Aim - Convert the items in the stretch from the line containing "What is the extent" through the line containing "5.62 metres" into a JSON list of strings, one string per line, with blank lines omitted.

Stored items -
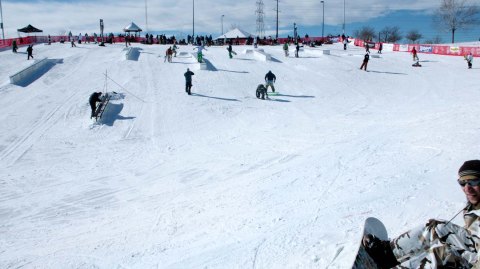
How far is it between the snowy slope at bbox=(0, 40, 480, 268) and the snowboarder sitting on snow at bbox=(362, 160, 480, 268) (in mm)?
1178

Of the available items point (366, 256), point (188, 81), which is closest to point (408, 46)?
point (188, 81)

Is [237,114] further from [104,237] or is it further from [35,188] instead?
[104,237]

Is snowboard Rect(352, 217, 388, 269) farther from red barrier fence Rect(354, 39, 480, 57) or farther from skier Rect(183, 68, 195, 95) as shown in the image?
red barrier fence Rect(354, 39, 480, 57)

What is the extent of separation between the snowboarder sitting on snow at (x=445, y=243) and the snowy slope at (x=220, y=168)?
118 cm

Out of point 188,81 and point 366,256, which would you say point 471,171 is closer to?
point 366,256

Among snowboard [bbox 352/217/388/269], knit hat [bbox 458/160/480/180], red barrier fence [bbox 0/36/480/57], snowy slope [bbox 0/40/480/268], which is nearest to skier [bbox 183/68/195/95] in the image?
snowy slope [bbox 0/40/480/268]

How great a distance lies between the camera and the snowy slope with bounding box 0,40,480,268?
5.62 metres

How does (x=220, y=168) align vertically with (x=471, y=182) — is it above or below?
below

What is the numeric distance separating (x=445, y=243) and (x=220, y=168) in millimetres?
7111

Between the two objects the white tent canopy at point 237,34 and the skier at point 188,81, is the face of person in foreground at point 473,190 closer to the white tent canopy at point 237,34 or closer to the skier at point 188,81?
the skier at point 188,81

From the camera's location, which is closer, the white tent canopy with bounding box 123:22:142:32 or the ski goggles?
the ski goggles

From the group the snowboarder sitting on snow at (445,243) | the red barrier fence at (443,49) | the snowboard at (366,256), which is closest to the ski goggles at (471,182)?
the snowboarder sitting on snow at (445,243)

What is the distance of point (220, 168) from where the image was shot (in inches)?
386

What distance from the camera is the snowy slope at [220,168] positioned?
562 cm
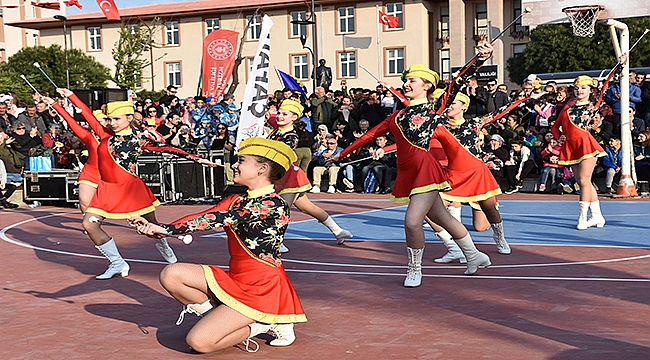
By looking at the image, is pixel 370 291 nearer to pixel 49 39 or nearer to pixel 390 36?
pixel 390 36

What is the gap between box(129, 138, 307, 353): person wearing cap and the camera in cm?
567

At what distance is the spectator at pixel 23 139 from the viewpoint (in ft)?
64.9

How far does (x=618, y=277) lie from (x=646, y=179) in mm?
9724

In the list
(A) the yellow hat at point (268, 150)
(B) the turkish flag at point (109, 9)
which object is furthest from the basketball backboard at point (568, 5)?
(B) the turkish flag at point (109, 9)

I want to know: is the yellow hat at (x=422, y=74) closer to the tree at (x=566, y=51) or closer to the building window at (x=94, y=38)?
the tree at (x=566, y=51)

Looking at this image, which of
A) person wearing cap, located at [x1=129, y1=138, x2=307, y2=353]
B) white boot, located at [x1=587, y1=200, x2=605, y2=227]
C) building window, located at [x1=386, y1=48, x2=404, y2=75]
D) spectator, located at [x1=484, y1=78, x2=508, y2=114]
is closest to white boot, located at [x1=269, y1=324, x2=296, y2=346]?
person wearing cap, located at [x1=129, y1=138, x2=307, y2=353]

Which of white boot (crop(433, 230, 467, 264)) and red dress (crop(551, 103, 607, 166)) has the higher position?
red dress (crop(551, 103, 607, 166))

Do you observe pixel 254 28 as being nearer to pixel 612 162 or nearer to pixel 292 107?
pixel 612 162

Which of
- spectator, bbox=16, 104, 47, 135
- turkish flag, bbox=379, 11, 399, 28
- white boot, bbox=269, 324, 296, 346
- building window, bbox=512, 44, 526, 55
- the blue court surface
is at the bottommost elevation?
the blue court surface

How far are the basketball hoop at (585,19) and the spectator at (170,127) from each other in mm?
9290

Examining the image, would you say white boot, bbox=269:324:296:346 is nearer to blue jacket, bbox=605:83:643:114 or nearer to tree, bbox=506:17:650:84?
blue jacket, bbox=605:83:643:114

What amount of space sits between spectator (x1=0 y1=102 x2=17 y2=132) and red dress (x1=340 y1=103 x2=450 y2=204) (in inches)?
545

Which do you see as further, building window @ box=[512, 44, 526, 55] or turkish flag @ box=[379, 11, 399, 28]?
building window @ box=[512, 44, 526, 55]

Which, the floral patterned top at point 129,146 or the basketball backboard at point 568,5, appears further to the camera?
the basketball backboard at point 568,5
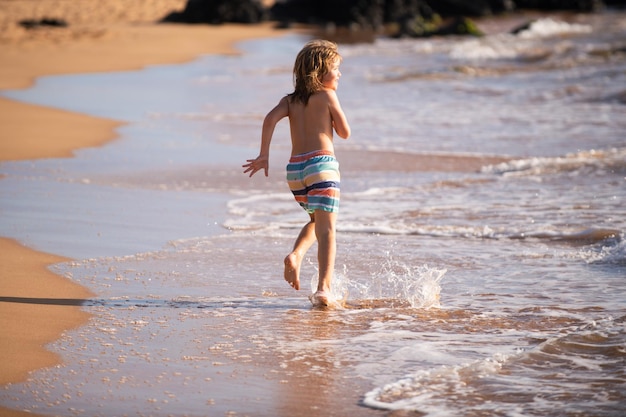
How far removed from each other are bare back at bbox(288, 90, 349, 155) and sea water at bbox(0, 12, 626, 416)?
82 centimetres

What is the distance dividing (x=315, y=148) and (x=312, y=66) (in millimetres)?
420

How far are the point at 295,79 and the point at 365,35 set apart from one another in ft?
89.5

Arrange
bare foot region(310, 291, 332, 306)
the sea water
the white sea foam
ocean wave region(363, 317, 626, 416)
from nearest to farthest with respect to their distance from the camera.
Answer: ocean wave region(363, 317, 626, 416)
the sea water
bare foot region(310, 291, 332, 306)
the white sea foam

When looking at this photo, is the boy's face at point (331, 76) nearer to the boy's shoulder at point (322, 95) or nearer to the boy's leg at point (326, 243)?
the boy's shoulder at point (322, 95)

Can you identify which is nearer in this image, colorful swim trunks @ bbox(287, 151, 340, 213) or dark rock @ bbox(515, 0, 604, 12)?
colorful swim trunks @ bbox(287, 151, 340, 213)

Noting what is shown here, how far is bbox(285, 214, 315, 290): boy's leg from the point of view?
502 centimetres

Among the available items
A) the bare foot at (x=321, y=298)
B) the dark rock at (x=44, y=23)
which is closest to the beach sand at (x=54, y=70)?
the dark rock at (x=44, y=23)

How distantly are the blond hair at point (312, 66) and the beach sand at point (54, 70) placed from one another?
1534mm

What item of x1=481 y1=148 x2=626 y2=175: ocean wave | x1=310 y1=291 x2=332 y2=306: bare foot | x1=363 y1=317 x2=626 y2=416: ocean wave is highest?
x1=481 y1=148 x2=626 y2=175: ocean wave

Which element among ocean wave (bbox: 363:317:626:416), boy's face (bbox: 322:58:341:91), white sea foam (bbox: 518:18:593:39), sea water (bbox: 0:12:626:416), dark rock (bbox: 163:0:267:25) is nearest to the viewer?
ocean wave (bbox: 363:317:626:416)

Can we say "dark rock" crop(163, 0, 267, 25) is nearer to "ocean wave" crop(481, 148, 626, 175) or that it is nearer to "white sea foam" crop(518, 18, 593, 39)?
"white sea foam" crop(518, 18, 593, 39)

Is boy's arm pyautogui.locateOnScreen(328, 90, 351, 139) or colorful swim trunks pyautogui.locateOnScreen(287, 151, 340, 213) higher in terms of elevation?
boy's arm pyautogui.locateOnScreen(328, 90, 351, 139)

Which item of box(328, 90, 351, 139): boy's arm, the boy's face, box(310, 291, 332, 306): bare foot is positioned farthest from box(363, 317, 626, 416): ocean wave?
the boy's face

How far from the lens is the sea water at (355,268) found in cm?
388
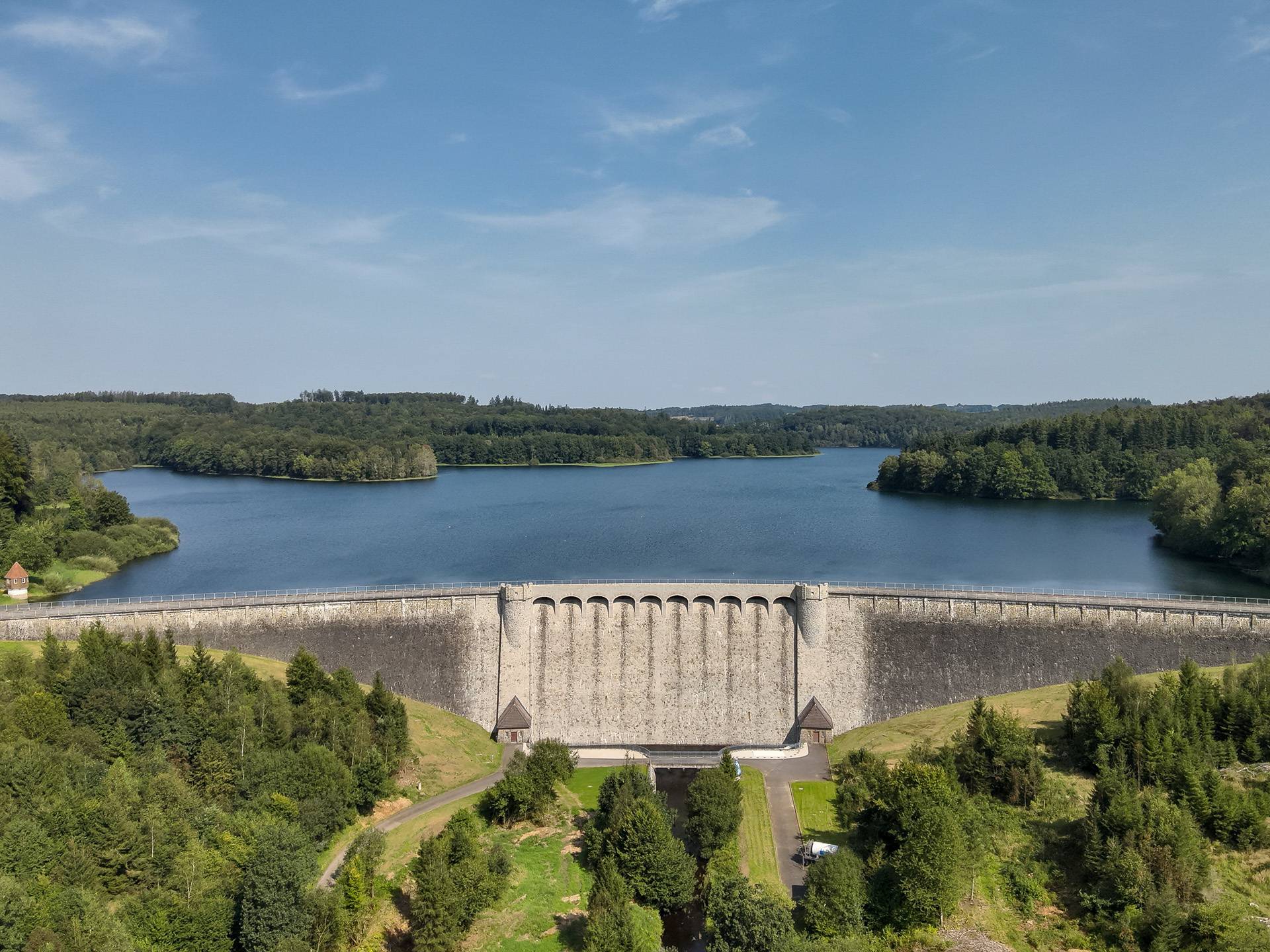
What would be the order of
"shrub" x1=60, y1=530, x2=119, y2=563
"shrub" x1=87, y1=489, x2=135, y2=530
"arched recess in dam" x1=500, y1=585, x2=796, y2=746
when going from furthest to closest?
1. "shrub" x1=87, y1=489, x2=135, y2=530
2. "shrub" x1=60, y1=530, x2=119, y2=563
3. "arched recess in dam" x1=500, y1=585, x2=796, y2=746

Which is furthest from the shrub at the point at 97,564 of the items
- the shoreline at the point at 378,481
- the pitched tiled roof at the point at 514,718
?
the shoreline at the point at 378,481

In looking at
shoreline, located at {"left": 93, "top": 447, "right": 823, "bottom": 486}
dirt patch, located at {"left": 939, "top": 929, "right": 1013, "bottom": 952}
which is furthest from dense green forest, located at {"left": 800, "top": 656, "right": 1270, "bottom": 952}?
shoreline, located at {"left": 93, "top": 447, "right": 823, "bottom": 486}

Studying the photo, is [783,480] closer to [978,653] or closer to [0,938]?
[978,653]

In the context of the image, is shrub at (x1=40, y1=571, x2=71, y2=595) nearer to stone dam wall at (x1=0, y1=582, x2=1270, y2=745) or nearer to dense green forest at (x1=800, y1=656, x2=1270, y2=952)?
stone dam wall at (x1=0, y1=582, x2=1270, y2=745)

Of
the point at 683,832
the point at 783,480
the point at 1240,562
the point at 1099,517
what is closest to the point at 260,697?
the point at 683,832

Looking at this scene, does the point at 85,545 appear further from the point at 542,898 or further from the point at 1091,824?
the point at 1091,824

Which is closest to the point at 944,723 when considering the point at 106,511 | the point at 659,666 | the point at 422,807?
the point at 659,666
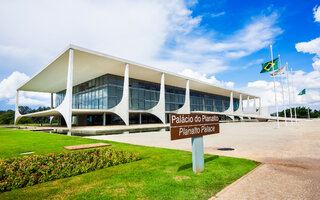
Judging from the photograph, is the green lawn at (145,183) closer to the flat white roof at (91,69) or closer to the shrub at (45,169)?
the shrub at (45,169)

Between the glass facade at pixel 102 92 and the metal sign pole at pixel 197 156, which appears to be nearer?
the metal sign pole at pixel 197 156

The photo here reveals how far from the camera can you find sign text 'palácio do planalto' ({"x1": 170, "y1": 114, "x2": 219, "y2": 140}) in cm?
496

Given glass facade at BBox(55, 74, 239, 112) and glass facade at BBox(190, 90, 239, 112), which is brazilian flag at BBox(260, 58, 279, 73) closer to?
glass facade at BBox(55, 74, 239, 112)

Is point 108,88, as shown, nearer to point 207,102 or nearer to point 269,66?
point 269,66

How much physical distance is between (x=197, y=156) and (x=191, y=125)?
0.97 metres

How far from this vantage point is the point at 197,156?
5387 millimetres

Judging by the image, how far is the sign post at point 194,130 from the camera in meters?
4.98

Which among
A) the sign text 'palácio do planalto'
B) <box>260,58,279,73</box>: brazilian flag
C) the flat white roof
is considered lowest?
the sign text 'palácio do planalto'

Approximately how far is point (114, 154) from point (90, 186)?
2.76 m

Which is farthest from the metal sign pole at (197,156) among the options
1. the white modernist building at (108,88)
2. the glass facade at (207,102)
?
the glass facade at (207,102)

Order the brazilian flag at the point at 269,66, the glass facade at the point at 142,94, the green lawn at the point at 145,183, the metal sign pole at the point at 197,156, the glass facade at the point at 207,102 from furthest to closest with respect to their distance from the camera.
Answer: the glass facade at the point at 207,102
the glass facade at the point at 142,94
the brazilian flag at the point at 269,66
the metal sign pole at the point at 197,156
the green lawn at the point at 145,183

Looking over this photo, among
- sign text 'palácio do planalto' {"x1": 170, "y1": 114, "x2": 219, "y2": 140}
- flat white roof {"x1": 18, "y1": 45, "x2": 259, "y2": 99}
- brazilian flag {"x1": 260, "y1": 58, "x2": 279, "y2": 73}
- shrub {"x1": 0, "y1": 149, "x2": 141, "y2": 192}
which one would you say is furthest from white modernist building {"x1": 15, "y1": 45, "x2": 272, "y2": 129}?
sign text 'palácio do planalto' {"x1": 170, "y1": 114, "x2": 219, "y2": 140}

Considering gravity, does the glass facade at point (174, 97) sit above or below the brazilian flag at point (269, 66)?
below

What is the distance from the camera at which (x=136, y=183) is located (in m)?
4.50
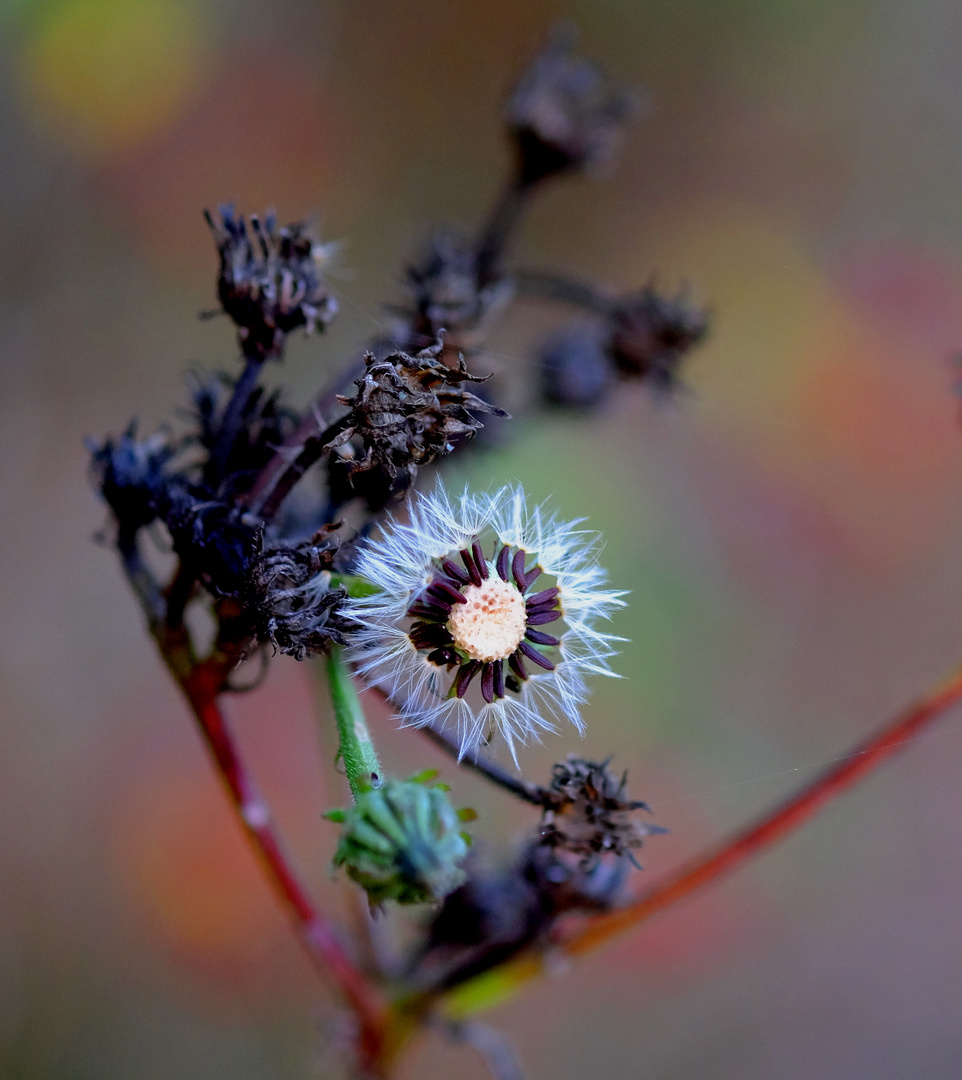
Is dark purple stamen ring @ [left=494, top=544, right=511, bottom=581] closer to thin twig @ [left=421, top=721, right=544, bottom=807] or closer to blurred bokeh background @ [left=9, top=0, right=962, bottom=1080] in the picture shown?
thin twig @ [left=421, top=721, right=544, bottom=807]

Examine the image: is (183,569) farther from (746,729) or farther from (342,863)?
(746,729)

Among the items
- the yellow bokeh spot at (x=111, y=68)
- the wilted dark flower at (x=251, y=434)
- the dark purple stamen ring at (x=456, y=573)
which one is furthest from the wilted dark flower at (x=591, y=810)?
the yellow bokeh spot at (x=111, y=68)

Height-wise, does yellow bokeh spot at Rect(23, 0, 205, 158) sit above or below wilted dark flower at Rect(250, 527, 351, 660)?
above

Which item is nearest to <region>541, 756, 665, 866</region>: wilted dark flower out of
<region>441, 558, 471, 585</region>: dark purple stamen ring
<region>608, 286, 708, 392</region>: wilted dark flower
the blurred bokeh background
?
<region>441, 558, 471, 585</region>: dark purple stamen ring

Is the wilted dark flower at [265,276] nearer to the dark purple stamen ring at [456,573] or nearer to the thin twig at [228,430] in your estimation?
the thin twig at [228,430]

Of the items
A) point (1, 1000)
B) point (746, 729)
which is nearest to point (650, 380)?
point (746, 729)
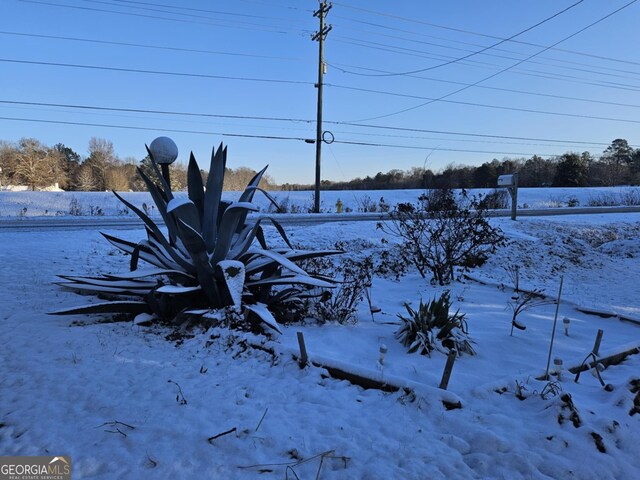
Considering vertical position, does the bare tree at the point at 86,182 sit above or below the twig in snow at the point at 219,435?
above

Response to this exercise -
[
  "What is the extent of separation between the snowboarder sitting on snow at (x=445, y=243) and the snowy slope at (x=220, y=168)?",
  "118 cm",
  "Out of point 188,81 and point 366,256, which would you say point 471,171 is closer to?",
  "point 366,256",
  "Among snowboard [bbox 352/217/388/269], knit hat [bbox 458/160/480/180], red barrier fence [bbox 0/36/480/57], snowy slope [bbox 0/40/480/268], which is nearest to skier [bbox 183/68/195/95] in the image?",
  "snowy slope [bbox 0/40/480/268]",
  "How great a distance lies between the camera and the snowy slope with bounding box 0,40,480,268?",
  "5.62 metres"
]